NCAA releases statement on potential conference tournament cancellations amid COVID 19 outbreak

By Meghan Rest, Sports Editor

The NCAA released a statement Tuesday emphasizing athletic conferences’ ability to make their own decisions when suspending and/or canceling regular and post-season play, including league tournaments, in response to coronavirus outbreaks across the country. The statement follows the Ivy League’s decision to cancel its men’s and women’s conference basketball tournaments amid coronavirus concerns.

 

“NCAA member schools and conferences make their own decisions regarding regular season and conference tournament play,” said NCAA president Mark Emmert in a statement released by the organization Tuesday. “As we have stated, we will make decisions on our events based on the best, most current public health guidance available. Neither the NCAA COVID-19 advisory panel, made up of leading public health and infectious disease experts in America, nor the (Centers for Disease Control and Prevention) or local health officials have advised against holding sporting events. In the event circumstances change, we will make decisions accordingly.”

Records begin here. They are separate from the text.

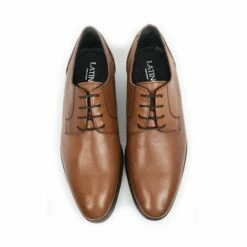 Zapatos Derby Hombre Piel Napa Suela De Goma 9972 Cuero, De Latino 15 Zapatos Derby Hombre Piel Napa Suela De Goma 9972 Cuero, De Latino -BOUTTYE Ventas zapatos derby hombre piel napa suela de goma 9972 cuero de latino 5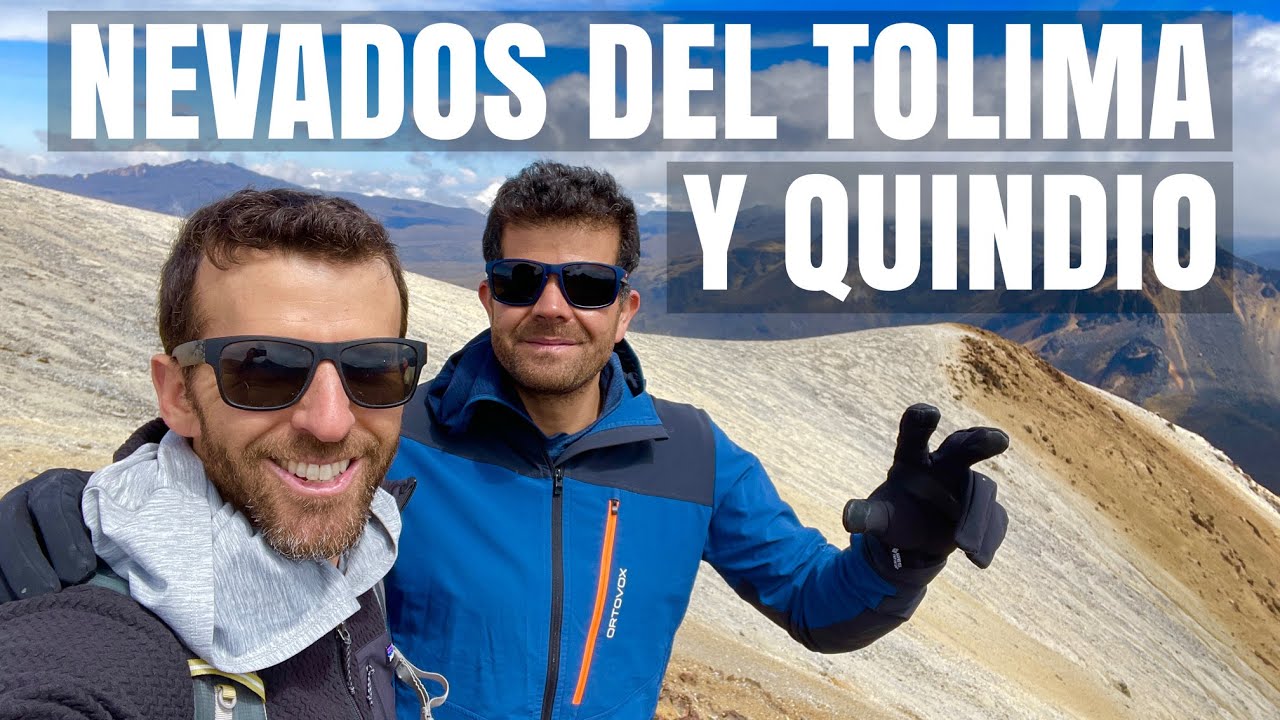 Nevado del Tolima. Jungle to Glacier up 2 of Colombia's Best Mountains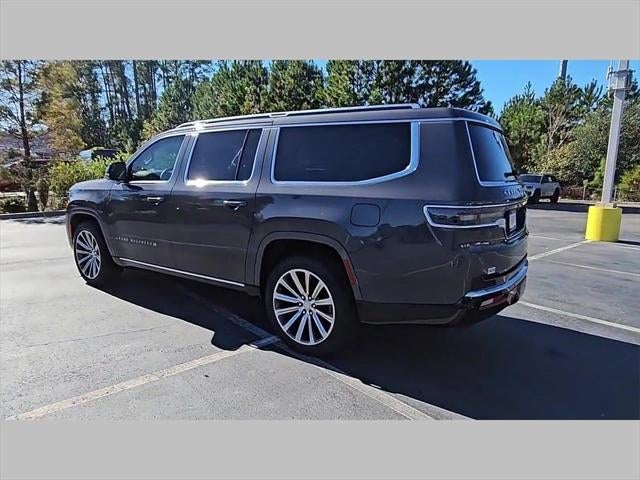 2024 Jeep Grand Wagoneer L 4x4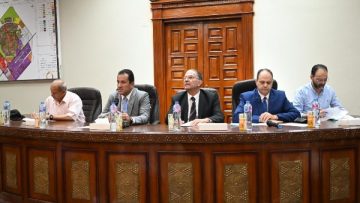 تخصيص حمامات سباحة وكافيتريات وبيع محال وصيدلية بالمنصورة الجديدة والعاشر
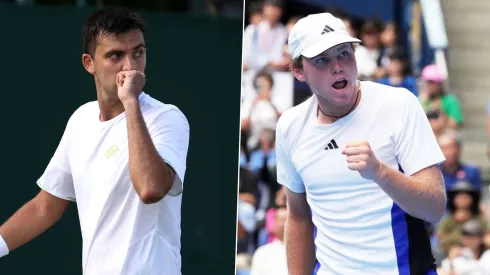 Tomás Barrios y Alex Michelsen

There are currently 647 total cases and 25 total reported deaths across 36 states in the U.S., including the District of Columbia, as of Tuesday.

The NCAA announced the creation of a COVID-19 Advisory Panel on March 3, which includes seven medical professionals and athletic directors from organizations across the country.

The panel is made up of Dr. Amesh Adalja, senior scholar at the Johns Hopkins University Center for Health Security; Dr. Stephanie Chu, team physician at the University of Colorado, Boulder and member of the NCAA’s Committee on Competitive Safeguards and Medical Aspects of Sports; Dr. Carlos del Rio, chairman of the Hubert Department of Global Health at Emory University’s Rollins School of Public Health; Dr. Colleen Kraft, associate chief medical officer at Emory University Hospital; Dr. Vivek Murthy, 19th surgeon general of the United States and member of the NCAA’s Board of Governors; Mike Rodriguez, senior director of U.S. Tennis Association and U.S. Open Security; and Dr. William Schaffner, professor of Preventive Medicine and Division of Infectious Diseases at Vanderbilt University Medical Center.

“The NCAA COVID-19 Advisory Panel recognizes the fluidity of COVID-19 and its impact on hosting events in a public space,” the NCAA Advisory Panel said in a statement on Friday. “The panel members believe that we need to better understand COVID-19 while continuing to work with local, state and federal health authorities such as the CDC.  The key is for all stakeholders and athletes to practice risk mitigation at all events. At present, the panel is not recommending cancellation or public spacing of athletic and related events scheduled to occur in public spaces across the United States.”

The decision to cancel the Ivy League’s conference tournaments was announced three and four days before the women’s and men’s league playoffs were scheduled to take place, respectively. As a result, NCAA officials announced the Ivy League’s regular-season men’s champion, Yale, and the women’s regular-season victor, Princeton, will receive automatic bids to the NCAA Tournaments.

Chicago State men’s basketball program became the first Division I school to cancel games due to concerns over coronavirus outbreaks on March 3. The University of Missouri-Kansas announced on March 4 its men’s basketball team was forgoing travel plans to Seattle for a weekend game.